Intanto c'è stata la prima riunione della giunta delle immunità del Senato sulla richiesta di autorizzazione a procedere nei confronti dell'ex ministro Matteo Salvini per il caso Gregoretti. Sulla vicenda il leader M5s Di Maio stuzzica l'ex alleato di governo. "Lo vedo un po' impaurito, ma ognuno si deve prendere le sue responsabilità. Mi sembra sia ben chiaro che la questione Gregoretti non è come la questione Diciotti. Quest'ultima fu una decisione del Governo, la Gregoretti fu propaganda".

L'ex ministro replica: "Sono scettico che ci possa essere qualcuno che viene processato per il suo lavoro. Non vedo l'ora, se mi vorranno processare chi se ne frega!".

"Abbiamo incardinato la procedura che riguarda il caso Gregoretti - ha spiegato la senatrice M5s Elvira Evangelista - abbiamo potuto visionare la domanda di autorizzazione a procedere e abbiamo fissato 4 convocazioni a gennaio.
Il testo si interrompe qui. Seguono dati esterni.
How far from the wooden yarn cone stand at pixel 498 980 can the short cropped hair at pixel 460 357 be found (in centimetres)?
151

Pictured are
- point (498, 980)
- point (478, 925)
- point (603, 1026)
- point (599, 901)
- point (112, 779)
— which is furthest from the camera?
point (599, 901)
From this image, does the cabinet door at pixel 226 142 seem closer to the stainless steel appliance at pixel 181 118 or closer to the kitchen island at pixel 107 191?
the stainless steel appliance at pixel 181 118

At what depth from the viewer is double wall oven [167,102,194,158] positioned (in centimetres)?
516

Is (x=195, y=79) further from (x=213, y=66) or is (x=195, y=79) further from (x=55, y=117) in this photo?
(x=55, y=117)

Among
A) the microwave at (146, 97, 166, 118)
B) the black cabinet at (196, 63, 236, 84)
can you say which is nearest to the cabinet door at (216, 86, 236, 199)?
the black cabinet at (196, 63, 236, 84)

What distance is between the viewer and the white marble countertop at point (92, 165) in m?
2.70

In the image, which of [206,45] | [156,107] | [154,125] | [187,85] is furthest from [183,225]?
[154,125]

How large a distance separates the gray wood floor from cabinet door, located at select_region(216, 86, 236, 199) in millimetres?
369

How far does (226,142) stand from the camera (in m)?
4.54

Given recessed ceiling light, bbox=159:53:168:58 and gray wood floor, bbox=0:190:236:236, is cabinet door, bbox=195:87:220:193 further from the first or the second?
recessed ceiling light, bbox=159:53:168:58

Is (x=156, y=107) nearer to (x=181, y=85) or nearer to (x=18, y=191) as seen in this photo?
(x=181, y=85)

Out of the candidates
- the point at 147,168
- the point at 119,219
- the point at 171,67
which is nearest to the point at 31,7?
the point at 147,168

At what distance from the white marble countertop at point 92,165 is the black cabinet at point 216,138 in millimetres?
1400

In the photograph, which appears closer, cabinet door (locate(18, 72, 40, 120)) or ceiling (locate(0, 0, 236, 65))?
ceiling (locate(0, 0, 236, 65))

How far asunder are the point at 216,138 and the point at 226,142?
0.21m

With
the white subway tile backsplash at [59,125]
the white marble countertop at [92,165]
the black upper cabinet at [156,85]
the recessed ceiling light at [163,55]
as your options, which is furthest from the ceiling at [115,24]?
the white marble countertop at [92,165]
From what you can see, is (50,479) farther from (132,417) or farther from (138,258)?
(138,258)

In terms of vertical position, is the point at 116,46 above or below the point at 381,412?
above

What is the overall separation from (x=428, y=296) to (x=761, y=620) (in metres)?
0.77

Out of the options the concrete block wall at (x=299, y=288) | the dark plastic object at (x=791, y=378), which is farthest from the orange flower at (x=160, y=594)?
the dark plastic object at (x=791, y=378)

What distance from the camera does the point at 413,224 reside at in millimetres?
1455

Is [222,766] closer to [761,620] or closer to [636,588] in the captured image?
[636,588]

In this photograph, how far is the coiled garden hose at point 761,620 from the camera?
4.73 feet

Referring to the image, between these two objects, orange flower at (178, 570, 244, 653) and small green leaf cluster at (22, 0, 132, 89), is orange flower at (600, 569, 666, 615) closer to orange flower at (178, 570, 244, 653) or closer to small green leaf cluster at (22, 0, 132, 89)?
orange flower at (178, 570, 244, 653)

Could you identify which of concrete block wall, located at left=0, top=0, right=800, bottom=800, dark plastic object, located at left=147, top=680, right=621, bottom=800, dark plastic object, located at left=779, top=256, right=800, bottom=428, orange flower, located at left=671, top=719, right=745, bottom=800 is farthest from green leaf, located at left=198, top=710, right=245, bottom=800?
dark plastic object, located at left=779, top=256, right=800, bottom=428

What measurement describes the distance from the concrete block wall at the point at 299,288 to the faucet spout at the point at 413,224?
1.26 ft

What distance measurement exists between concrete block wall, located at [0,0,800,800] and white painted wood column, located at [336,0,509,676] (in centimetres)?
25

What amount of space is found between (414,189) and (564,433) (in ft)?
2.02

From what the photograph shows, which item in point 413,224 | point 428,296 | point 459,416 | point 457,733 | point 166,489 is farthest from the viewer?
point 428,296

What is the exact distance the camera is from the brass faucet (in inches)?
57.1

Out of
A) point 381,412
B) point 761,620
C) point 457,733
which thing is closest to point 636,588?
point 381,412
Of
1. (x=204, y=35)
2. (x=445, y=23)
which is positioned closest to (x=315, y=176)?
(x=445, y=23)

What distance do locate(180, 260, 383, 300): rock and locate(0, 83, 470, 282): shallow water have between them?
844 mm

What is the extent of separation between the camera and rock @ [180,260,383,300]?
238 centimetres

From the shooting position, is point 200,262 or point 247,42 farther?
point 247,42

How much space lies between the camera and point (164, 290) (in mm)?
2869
Si andrà sicuramente al voto Il 20 gennaio".

"Nel caso in esame - scrive il tribunale dei ministri -  poiché i fatti hanno coinvolto una nave della Guardia Costiera Italiana, e quindi, una nave militare, non trovano applicazione le norme contenute nel cosiddetto Decreto sicurezza bis". Il ministro dell'Interno non può infatti vietare l'ingresso, il transito o la sosta a "naviglio militare" o a "navi in servizio governativo non commerciale.

"La questione relativa alla vicenda della nave 'Gregoretti' non figura all'ordine del giorno e non è stata oggetto di trattazione nell'ambito delle questioni 'varie ed eventuali' nel citato Consiglio dei Ministri (31 luglio 2019, ndr), né in altri successivi". E' quanto è scritto sul caso Gregoretti in una nota firmata dal Segretario generale di Palazzo Chigi e inviata l'11 ottobre scorso al Tribunale dei ministri di Catania, citata nella richiesta di autorizzazione a procedere per Salvini.